2005: The Coastal Guardian Watchmen Network is founded, an accredited training program for First Nations focused on monitoring land and water-based resource activities on traditional territories that Sierra Club BC provided input for and continues to support.
2006: After a joint campaign, the provincial government protects 2.2 million hectares of mountain caribou habitat in northeastern B.C.
2006: Sierra Club BC helps launch SeaChoice, a program that helps seafood consumers, chefs and retailers make informed choices that support sustainable seafood practices.
2007: Our global warming campaign helps persuade the B.C. government to adopt world class targets for carbon emission reductions.
2007: Our two sea level maps of the Lower Mainland and Greater Victoria draw public attention to the potential impact of climate change on B.C.’s coastal communities.
2009: 2.1 million hectares of old-growth forest is protected through the Great Bear Rainforest Agreements. The agreements also see the legislation of “lighter-touch” logging, or Ecosystem Based Management (EBM) in an additional 700,000 hectares of the Great Bear Rainforest.
2011: Sierra Club BC and other conservation groups convince the B.C. government to legislate a ban on mining and energy development in the Flathead River Valley.

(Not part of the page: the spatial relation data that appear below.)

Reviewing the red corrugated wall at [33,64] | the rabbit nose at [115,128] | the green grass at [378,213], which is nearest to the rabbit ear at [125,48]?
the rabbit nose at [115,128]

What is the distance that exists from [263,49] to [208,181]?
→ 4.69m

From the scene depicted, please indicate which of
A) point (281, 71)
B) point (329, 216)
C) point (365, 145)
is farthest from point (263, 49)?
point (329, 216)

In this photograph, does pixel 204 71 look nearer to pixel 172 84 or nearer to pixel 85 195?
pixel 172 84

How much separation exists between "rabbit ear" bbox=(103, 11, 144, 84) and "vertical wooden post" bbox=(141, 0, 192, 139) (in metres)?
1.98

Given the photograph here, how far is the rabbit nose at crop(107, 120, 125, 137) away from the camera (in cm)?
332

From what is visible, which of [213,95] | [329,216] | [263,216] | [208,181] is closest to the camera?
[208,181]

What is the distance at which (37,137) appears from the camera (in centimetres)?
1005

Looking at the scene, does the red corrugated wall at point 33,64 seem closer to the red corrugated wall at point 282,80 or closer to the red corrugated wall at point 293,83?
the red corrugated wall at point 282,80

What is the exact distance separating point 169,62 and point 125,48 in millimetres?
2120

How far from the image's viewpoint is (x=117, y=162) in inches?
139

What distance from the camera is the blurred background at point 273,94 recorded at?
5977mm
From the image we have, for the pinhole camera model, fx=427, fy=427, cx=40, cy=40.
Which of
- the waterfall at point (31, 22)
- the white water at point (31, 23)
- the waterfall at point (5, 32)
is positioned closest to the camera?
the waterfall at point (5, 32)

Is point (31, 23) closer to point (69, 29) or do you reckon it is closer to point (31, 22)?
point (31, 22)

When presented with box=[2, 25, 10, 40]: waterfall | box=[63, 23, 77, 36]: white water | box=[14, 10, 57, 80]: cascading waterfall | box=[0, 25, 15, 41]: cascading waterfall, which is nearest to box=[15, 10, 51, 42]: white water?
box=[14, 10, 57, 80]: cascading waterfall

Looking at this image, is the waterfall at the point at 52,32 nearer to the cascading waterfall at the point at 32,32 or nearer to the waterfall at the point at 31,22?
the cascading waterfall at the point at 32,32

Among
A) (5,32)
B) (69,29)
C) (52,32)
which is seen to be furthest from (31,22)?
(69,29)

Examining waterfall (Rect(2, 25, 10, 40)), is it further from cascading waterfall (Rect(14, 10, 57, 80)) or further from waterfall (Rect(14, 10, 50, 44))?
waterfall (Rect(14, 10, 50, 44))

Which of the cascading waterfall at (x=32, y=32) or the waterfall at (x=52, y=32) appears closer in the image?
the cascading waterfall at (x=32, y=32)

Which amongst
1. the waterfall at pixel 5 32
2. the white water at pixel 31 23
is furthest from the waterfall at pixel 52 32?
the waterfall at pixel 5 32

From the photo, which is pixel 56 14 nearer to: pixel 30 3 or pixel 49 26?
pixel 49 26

2011: Juan de Fuca Provincial Park is saved from a proposed resort development after an amazing three-day public hearing and years of Sierra Club BC campaigning for protection of the area.
2013: Sierra Club BC and Sierra Comox Valley celebrate a major milestone in the fight against the proposed Raven Coal Mine. The mine was rejected for lack of consultation with First Nations and for failing to address concerns regarding impacts to drinking water and air quality.
2014: Fish Lake is saved after a heated campaign by Sierra Club BC, other organizations, and First Nations. Taseko’s proposed New Prosperity Mine is declined by the federal government, hopefully for the last time.
2014: Sierra Quadra celebrates the protection of the heart of Quadra parks, a key piece of land connecting two spectacular marine parks featuring a historic portage trail and aboriginal clam garden.
2014: Sierra Club BC and RAVEN Trust launch the groundbreaking Pull Together campaign, raising funds for First Nations legally challenging Enbridge’s proposed Northern Gateway pipeline.
2015: The Pull Together campaign continues to grow, surpassing $600,000 for First Nations in court challenges against Enbridge.
2016: First Nations win a major court challenge against Enbridge. The challenge is not repealed, marking a final victory for Pull Together that stops the Northern Gateway pipeline after a twelve-year battle.
2016: Sierra Club BC signs the historic Great Bear Rainforest Agreements and wins two prestigious international environmental awards, the Buckminster Fuller Award and the EarthCare Award, for this precedent-setting collaboration.